Quality Assurance Strategies in Instructional Design
My first encounter with quality assurance was in high school. We spent an entire school year learning how to write a research paper. We learned how to find a high quality source, cite it when we used it, and cite it in a way you could find it at the end of the paper. The idea was, “If you’re using someone else’s knowledge in your work, give them credit, and get it right.”
As an instructional. designer my whole job is using someone else’s knowledge in my work. I’ve developed a QA process to make sure I give them credit and I’m getting it right. It’s a cadence of “I build a thing, they give me feedback, I build it better.” But I was recently asked to develop a QA process for a professional development team. How do I take a QA process that works for me and make it work for a team?
I am not a SCRUM leader and this team does not have a SCRUM ecosystem. It is does not have a build phase, a test phase, and a team of QA specialists. It is a team of dedicated professional development trainers who want to collaboratively make exceptional content. So what do you do?
Well, the team makes four types of learning assets (presentations, documents, handouts, and forms.) Step One is deciding what a quality asset means. What does a presentation deck need to have to meet the standards that the team wants to meet? We make a checklist that has four categories: accessibility, instructional design, brand fidelity, and subject matter verification. Accessibility: does the color contrast of the text meet Web Content Accessibility Guidelines? Instructional Design: does the presentation have an achievable, measurable objective? Do we have a measuring mechanism in place to see if we are succeeding?
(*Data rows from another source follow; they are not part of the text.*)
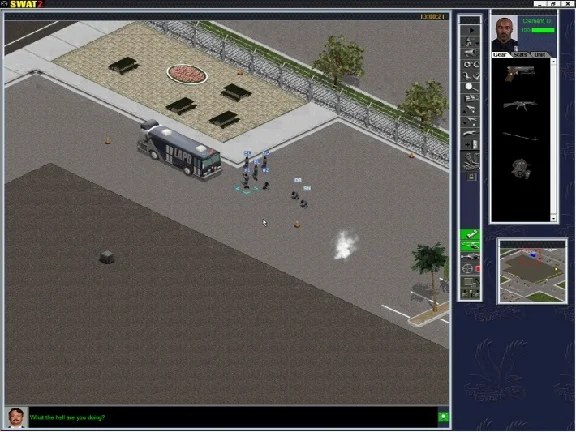 Police Quest - SWAT 2 STEAM•RU ⚡️АВТОДОСТАВКА 💳0%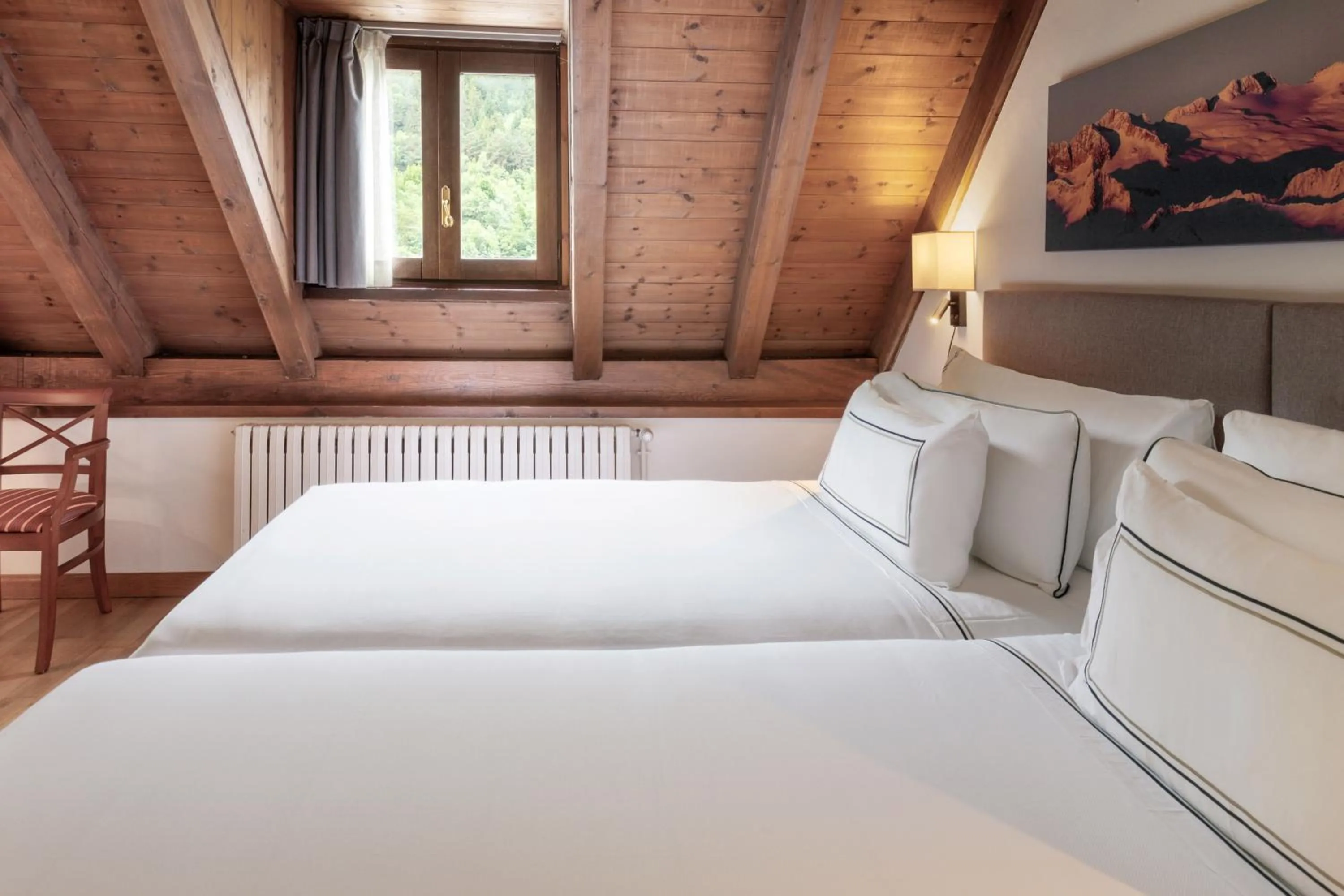 Bed in Meliá de Tredós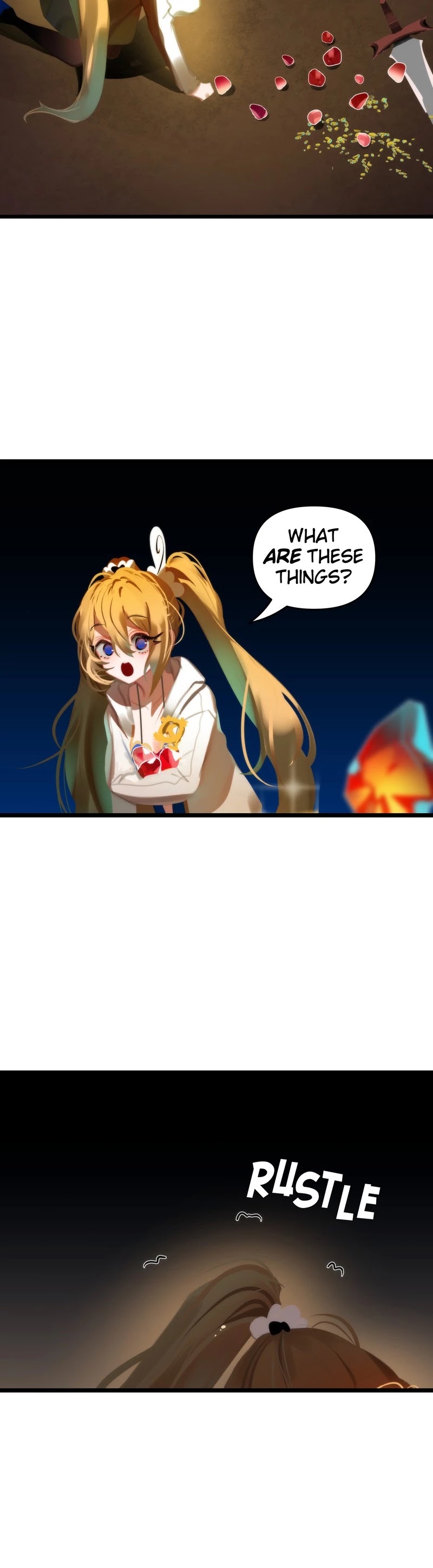 Winter Moon chapter 464 page 3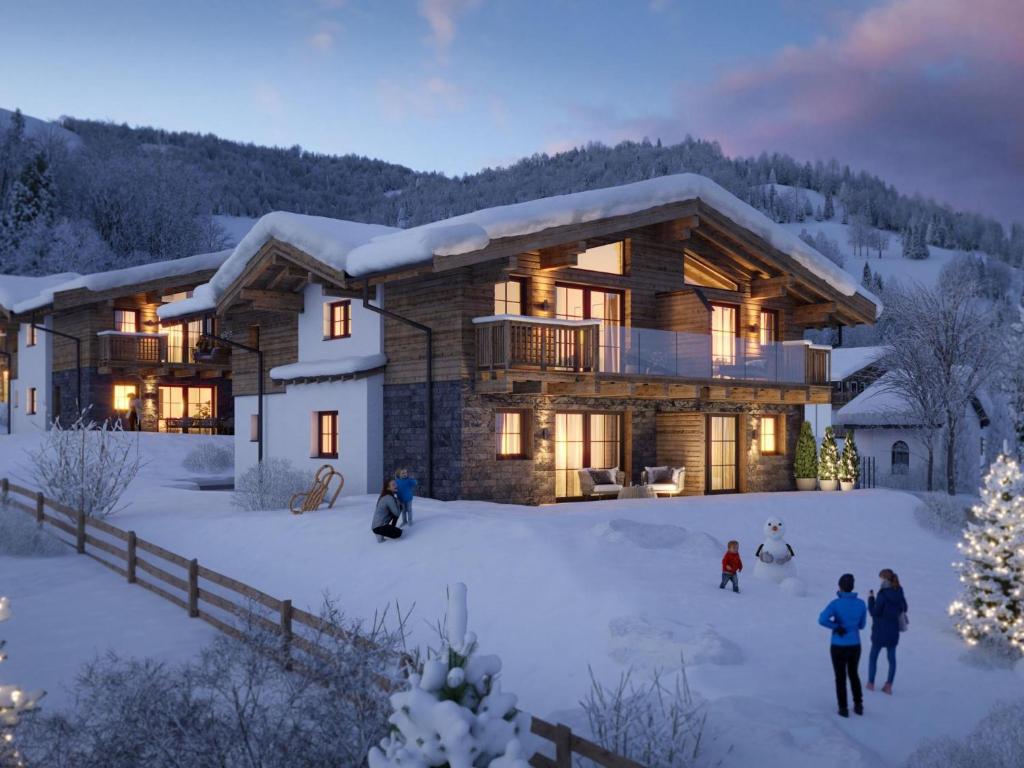 Tauernlodge Wagrain Edelweiss 42E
Once the checklists are built, we need to build a manual that tells you how to do a thing like check the color contrast to make sure it meets WCAG guidelines. Support documentation needs to be there, but there needs to be a distinction between a checklist and a support document.
And then we test. That’s where we are now. We have a robust support manual and 4 ambitious QA checklists. I have an idea for a feedback cadence and final check process, and we’re going to try it out and see what works.